• _GIVEN INSTRUCTION_: Recast the data from the line with "From what the" through the end of the data as a Markdown table with the columns No. and Text, one row per line, with blank lines and pictures left out.

[Records]
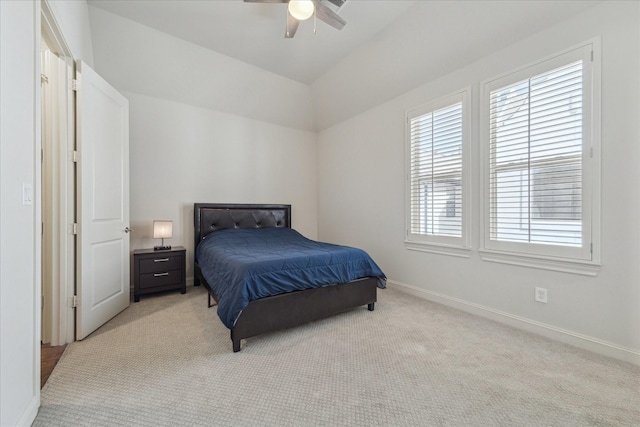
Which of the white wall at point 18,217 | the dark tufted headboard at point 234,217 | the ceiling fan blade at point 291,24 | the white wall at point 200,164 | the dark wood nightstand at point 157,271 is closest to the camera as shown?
the white wall at point 18,217

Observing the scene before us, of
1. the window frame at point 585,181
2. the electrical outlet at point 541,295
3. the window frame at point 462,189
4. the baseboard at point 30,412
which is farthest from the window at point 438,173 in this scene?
the baseboard at point 30,412

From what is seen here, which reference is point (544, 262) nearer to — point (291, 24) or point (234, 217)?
point (291, 24)

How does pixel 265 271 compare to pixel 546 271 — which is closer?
pixel 265 271

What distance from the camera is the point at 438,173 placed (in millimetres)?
3172

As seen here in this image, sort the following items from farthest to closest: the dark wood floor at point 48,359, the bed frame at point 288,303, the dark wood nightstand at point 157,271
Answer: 1. the dark wood nightstand at point 157,271
2. the bed frame at point 288,303
3. the dark wood floor at point 48,359

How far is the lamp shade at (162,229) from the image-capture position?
3441 mm

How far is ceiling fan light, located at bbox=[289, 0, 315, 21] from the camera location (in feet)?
7.13

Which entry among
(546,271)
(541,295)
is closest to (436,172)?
(546,271)

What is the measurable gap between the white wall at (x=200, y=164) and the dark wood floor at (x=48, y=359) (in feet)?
5.49

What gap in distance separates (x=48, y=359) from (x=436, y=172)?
394 cm

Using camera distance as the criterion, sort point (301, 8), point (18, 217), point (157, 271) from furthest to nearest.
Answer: point (157, 271) < point (301, 8) < point (18, 217)

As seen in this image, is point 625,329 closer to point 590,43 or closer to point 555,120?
point 555,120

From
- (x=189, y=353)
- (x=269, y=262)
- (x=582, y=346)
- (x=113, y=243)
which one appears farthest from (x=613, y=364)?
(x=113, y=243)

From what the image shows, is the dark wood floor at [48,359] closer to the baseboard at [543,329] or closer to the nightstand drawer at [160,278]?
the nightstand drawer at [160,278]
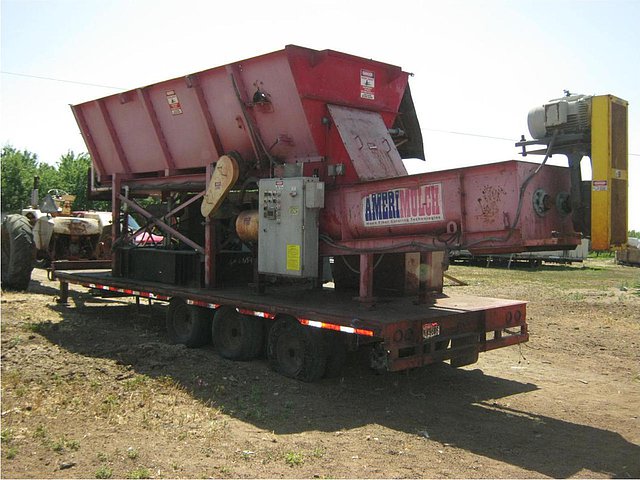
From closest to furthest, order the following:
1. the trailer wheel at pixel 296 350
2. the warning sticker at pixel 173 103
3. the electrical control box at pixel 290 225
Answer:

• _ANSWER TO THIS PROBLEM_:
| No. | Text |
|---|---|
| 1 | From what the image shows, is the dark wood floor at [48,359] closer to the baseboard at [543,329] or closer to the nightstand drawer at [160,278]? |
| 2 | the nightstand drawer at [160,278] |
| 3 | From closest to furthest, order the following: |
| 4 | 1. the trailer wheel at pixel 296 350 |
| 5 | 2. the warning sticker at pixel 173 103 |
| 6 | 3. the electrical control box at pixel 290 225 |
| 7 | Answer: |